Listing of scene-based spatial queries
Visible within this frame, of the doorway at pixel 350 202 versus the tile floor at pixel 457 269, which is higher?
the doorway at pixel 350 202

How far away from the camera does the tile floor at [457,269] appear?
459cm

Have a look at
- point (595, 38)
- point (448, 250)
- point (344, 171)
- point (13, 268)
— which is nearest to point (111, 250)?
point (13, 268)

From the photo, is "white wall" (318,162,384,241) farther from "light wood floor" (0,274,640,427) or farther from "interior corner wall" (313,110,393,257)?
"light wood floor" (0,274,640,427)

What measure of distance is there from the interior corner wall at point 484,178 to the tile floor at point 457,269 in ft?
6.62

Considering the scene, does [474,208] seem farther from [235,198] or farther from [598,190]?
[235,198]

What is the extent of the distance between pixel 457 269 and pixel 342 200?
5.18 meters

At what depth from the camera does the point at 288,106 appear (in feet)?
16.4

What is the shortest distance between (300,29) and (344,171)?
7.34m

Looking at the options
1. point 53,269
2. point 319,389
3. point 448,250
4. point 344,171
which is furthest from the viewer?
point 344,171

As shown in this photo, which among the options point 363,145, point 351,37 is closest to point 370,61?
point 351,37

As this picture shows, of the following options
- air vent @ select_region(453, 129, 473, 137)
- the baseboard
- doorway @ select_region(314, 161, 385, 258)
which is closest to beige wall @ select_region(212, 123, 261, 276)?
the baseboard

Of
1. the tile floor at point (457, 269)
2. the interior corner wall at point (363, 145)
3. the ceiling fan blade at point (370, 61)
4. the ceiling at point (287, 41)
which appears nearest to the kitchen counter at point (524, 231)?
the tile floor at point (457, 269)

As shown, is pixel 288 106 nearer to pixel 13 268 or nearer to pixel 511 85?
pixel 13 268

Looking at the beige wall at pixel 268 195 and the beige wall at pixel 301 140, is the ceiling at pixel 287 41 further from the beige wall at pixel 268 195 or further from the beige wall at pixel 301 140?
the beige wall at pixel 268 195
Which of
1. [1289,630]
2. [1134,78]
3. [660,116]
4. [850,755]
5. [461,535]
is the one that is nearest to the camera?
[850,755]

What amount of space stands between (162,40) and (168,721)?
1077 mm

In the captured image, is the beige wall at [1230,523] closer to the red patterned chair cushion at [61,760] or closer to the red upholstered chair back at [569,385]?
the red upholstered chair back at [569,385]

• [Objective]: Arrange the lines of the listing, starting at the line with "As shown in" and running through the final line, into a numbered list with blank lines dropped.

• [Finished task]:
1. As shown in this photo, which among the options point 363,145, point 351,37 is closest to point 370,61?
2. point 351,37
3. As this picture shows, of the following options
4. - air vent @ select_region(453, 129, 473, 137)
5. - the baseboard
6. - doorway @ select_region(314, 161, 385, 258)
7. which is closest to beige wall @ select_region(212, 123, 261, 276)?
8. the baseboard
9. Of
10. 1. the tile floor at point (457, 269)
11. 2. the interior corner wall at point (363, 145)
12. 3. the ceiling fan blade at point (370, 61)
13. 4. the ceiling at point (287, 41)
14. which appears nearest to the kitchen counter at point (524, 231)?
15. the tile floor at point (457, 269)
16. As shown, is pixel 288 106 nearer to pixel 13 268 or nearer to pixel 511 85?
17. pixel 13 268
18. Looking at the beige wall at pixel 268 195 and the beige wall at pixel 301 140, is the ceiling at pixel 287 41 further from the beige wall at pixel 268 195 or further from the beige wall at pixel 301 140?
19. the beige wall at pixel 268 195
20. Which of
21. 1. [1289,630]
22. 2. [1134,78]
23. 3. [660,116]
24. 4. [850,755]
25. 5. [461,535]
26. is the one that is nearest to the camera?
27. [850,755]
28. What amount of space stands between (162,40) and (168,721)?
29. 1077 mm
30. In the captured image, is the beige wall at [1230,523] closer to the red patterned chair cushion at [61,760] or closer to the red upholstered chair back at [569,385]?
31. the red upholstered chair back at [569,385]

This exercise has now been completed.